# What to do
• 1. In the garden piece below, rewrite the passage from "Buddy came over, his" up to and including "big and small.", replacing "hay field" with "pasture".
• 2. Decide whether each statement agrees with the garden piece below. Answer yes or no for each, and quote the deciding words from the piece.
(a) The potato crop in the "cool garden" was the best in about 20 years of vegetable gardening.
(b) The sweet corn did well because its seed was treated with fungicide.
(c) Powdery mildew appeared on the squash.

# Text segment
____________________

First, allow me to take a few moments to look on the bright, hopeful side.
It is now officially fall in the Northern Hemisphere. That makes sense, after all, we’ve just had a long stretch of mostly sunny, warm, summer weather. Things in nature, and in human life hopefully, do have a way of balancing out. At least that’s what I told myself and certain of my garden plants throughout this now-recent, unusually-cool, wet summer.
Hang in there, be patient, I told my corn, squash, and beans especially in so many words: the sun also rises, and will soon shine for more than a day or two in warm succession.
I may even have told them not to worry about the discouraging, dangerous, political turmoil across the waters (for Michigan, U.S.A., after all. is on the other side of Lake Huron). “This too shall pass,” I told the assembled young plants, recently and oh-so hopefully emerged. “My children” I said, rising to the occasion as if to address a multitude that needed cheering up on a cool, grey day with rain threatening, yet again.
“And all shall we well,” I called to them. Then, turning to the trees and my wondering dog, Buddy, I sang it out again, with a voice thunderous in the quiet morning, my best baritone, with what I hoped was powerful authority to calm the Cosmos and influence the shape of things to come: “All shall be well!”
Buddy came over, his tail wagging, looked up into my eyes, and licked my hand, as if to offer comfort and consolation to my apparent disquiet.
That was in what I ruefully called the “hot garden” out back where the ground gets full sun from the west across my part of an old hay field that winds through the hardwood forests on the rocky ridges on either side. It’s an impressive landscape, as far as the eye can see before it winds out of sight. Like the rest of the Hope Bay Nature Reserve which surrounds my property it is being allowed to return to the wild. I won’t live to see that, but I confess I do hope it will be much like it is now: a low-lying largely open meadow full of wildflowers, and no doubt teeming with wildlife, big and small.
Yes, I talk to my plants. To what extent that helped, I wouldn’t dare suggest, but for some reason my green, yellow and purple beans thrived despite the lack of heat and sun. And the various kinds of squash and pumpkins I planted around the perimeter of the sweet corn also did surprisingly well. I will have plenty to give to family, friends, and the occasional visitor in celebration of Thanksgiving coming up soon. For a few nights a while back the temperature dipped down close to frost, but thankfully, for the squash, not quite far enough. And this past week they’ve been thriving anew in the sun and warmth. Best of all, there’s no sign of powdery mildew. I attribute that to companion and rotational planting.
All that is good news. But it was not a good season for sweet corn, especially if you plant seed untreated with fungicide, which I do.
Meanwhile, in the “cool garden” near the house, I had the best potato crop in my 20 years or so of vegetable gardening: a proverbial “bumper crop” of Yukon Gold and Russian Blue. Yes, blue, all the way through.
I planted Kale for the first time, with wonderful results, if I do say so myself. I’m still picking Kale, and expect to continue doing so into November.
So, up here in Hope Ness in the midst of the Hope Bay Nature Reserve, on the beautiful Bruce/Saugeen Peninsula, there’s plenty of reason to feel good and hopeful about the current state of natural affairs. And I say to myself there’s absolutely nothing wrong with spending as many moments as possible focusing on that while counting my blessings.

____________________

# Provided data

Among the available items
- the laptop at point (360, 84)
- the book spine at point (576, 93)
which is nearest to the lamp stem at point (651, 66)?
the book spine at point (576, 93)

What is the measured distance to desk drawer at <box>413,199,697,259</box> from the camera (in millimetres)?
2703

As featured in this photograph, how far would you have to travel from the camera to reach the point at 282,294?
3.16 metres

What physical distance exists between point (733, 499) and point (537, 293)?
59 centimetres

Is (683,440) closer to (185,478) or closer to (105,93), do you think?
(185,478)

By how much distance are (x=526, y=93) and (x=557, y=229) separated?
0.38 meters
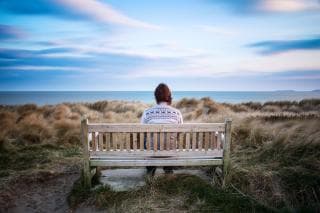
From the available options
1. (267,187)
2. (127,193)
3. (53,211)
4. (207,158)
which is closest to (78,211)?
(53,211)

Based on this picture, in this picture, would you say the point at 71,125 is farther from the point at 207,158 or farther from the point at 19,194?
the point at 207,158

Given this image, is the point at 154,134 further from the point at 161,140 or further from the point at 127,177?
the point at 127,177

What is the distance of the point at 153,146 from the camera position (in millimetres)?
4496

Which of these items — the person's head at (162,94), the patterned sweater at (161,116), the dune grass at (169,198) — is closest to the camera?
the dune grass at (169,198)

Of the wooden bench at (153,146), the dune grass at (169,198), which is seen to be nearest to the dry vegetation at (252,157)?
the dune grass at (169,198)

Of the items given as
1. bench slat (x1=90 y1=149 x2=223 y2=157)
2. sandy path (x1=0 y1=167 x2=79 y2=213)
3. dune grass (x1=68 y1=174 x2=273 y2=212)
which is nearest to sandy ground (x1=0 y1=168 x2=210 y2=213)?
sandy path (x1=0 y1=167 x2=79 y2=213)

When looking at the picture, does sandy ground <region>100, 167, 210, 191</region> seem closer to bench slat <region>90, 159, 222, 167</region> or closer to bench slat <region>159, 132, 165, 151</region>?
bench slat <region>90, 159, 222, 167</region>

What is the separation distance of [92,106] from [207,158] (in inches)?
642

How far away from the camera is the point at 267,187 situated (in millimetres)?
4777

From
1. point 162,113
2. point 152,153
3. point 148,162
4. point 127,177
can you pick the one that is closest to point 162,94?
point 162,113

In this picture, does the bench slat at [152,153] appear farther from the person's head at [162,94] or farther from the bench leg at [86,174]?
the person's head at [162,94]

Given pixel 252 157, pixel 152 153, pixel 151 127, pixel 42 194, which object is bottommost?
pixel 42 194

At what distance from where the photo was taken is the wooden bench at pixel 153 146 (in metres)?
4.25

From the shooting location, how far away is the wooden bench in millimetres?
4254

____________________

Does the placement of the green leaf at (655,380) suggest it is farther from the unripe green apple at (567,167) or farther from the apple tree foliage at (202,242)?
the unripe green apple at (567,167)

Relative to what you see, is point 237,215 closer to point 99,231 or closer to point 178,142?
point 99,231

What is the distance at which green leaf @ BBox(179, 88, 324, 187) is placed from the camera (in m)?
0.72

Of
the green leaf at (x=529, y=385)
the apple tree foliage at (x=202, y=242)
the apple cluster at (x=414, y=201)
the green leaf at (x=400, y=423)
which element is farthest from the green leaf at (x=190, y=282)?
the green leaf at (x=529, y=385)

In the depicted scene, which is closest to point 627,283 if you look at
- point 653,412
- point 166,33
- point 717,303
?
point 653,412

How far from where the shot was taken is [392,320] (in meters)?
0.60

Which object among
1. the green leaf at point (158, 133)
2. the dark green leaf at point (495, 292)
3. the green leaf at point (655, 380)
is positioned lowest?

____________________

# Per-task answers
• 1.
Buddy came over, his tail wagging, looked up into my eyes, and licked my hand, as if to offer comfort and consolation to my apparent disquiet.
That was in what I ruefully called the “hot garden” out back where the ground gets full sun from the west across my part of an old pasture that winds through the hardwood forests on the rocky ridges on either side. It’s an impressive landscape, as far as the eye can see before it winds out of sight. Like the rest of the Hope Bay Nature Reserve which surrounds my property it is being allowed to return to the wild. I won’t live to see that, but I confess I do hope it will be much like it is now: a low-lying largely open meadow full of wildflowers, and no doubt teeming with wildlife, big and small.

• 2.
(a) Yes: "I had the best potato crop in my 20 years or so of vegetable gardening"
(b) No: "But it was not a good season for sweet corn, especially if you plant seed untreated with fungicide, which I do."
(c) No: "Best of all, there’s no sign of powdery mildew."